We see that the histogram appears to be centered around 4 and 6. Now we’ll take a closer look into how the sample mean and theoretical mean of the meanexp distribution compare.

To calculate our sample mean we’ll use the mean() function in R on the meanexp vector we already have. The output will be the sample, or empirical mean of the simulation.

mean(meanexp)

## [1] 4.999702

To find the theoretical or expected mean, let’s use the formula provided in the prompt, which is that E(X)=1/lamda.

E <- 1/.2
E

## [1] 5

Without needing to display the two means on a graph, we can tell that they are almost equal, which is essentially the crux of the Central Limit Theorem. If we were to increase the number of trials to 10,000 or 100,000 etc. E(X) and µ would converge at 5.00. This reinforces the fact that sample mean estimates population mean.

Variance Analysis

Let’s start out by going ahead and plotting a density graph of meanexp using ggplot:

x <- ggplot(data.frame(x = 1 : 1000, y = meanexp), aes(x=meanexp))
x <- x + geom_histogram(fill = "salmon", binwidth=1, aes(y=..density..), colour="black")
x <- x + geom_density(size=2)
x

To understand variance, we’ll need to calculate both the sample variance and the population variance. The prompt tells us that population variance is equal to 1/lamda^2.

popvar <- 1/(0.2)^2
popvar

## [1] 25

To find the sample variance, we’ll use the formula SD(N) = sqrt(n) * SD(n) where n is equal to our sample size, 40, and SD(n) is the calculated standard deviation of the sample.

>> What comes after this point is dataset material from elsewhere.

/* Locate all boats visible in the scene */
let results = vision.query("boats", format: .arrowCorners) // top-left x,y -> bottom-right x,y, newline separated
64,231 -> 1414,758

samplevar <- (sqrt(40)*sd(meanexp))^2
samplevar

## [1] 25.72977

Here, our sample variance is about .7 above what we expected it should be using our population variance. Let’s redo the simulation with 100,000 trials instead of 1,000 and see what happens.

testexp=NULL
for (i in 1:100000) testexp=c(testexp,mean(rexp(40,.2)))
samplevar <- (sqrt(40)*sd(testexp))^2
samplevar

## [1] 24.83271

Just as we would have predicted, the test sample variance is both smaller and closer to the expected variance. This reflects the idea that as sample size increases, the distribution becomes more tight around the expected mean, and thus variance will decrease.

Comparing Distribution to Normal Distribution

Here we want to compare how and if the meanexp vector we created displays characteristics of a normal distribution. To do so, we can use the qqplot() function in R to compare what a normal random distribution looks like versus our distribution of exponential means.

normal <- rnorm(1000,mean=5)

Let’s look at the qqplot graphs side by side for meanexp and normal. These graphs display the distribution of the randomly generated data we’ve been working with on the y-axis and the distribution of a standard normal population on the x-axis.

par(mfrow = c(1, 2),mar=c(4,4,4,4))
qqnorm(meanexp,col= 4,main="Exponential Distribution QQ Plot",ylim=c(0,8))
abline(h=5,v=0)
qqline(meanexp,lty=3)
qqnorm(normal, col = 2,main="Random Normal Distribution QQ Plot",ylim=c(0,8))
abline(h=5,v=0)
qqline(normal,lty=3)

The dotted diagonal black lines depict how a normally distributed population should be plotted, and it’s pretty clear that the blue and red points match up to those lines.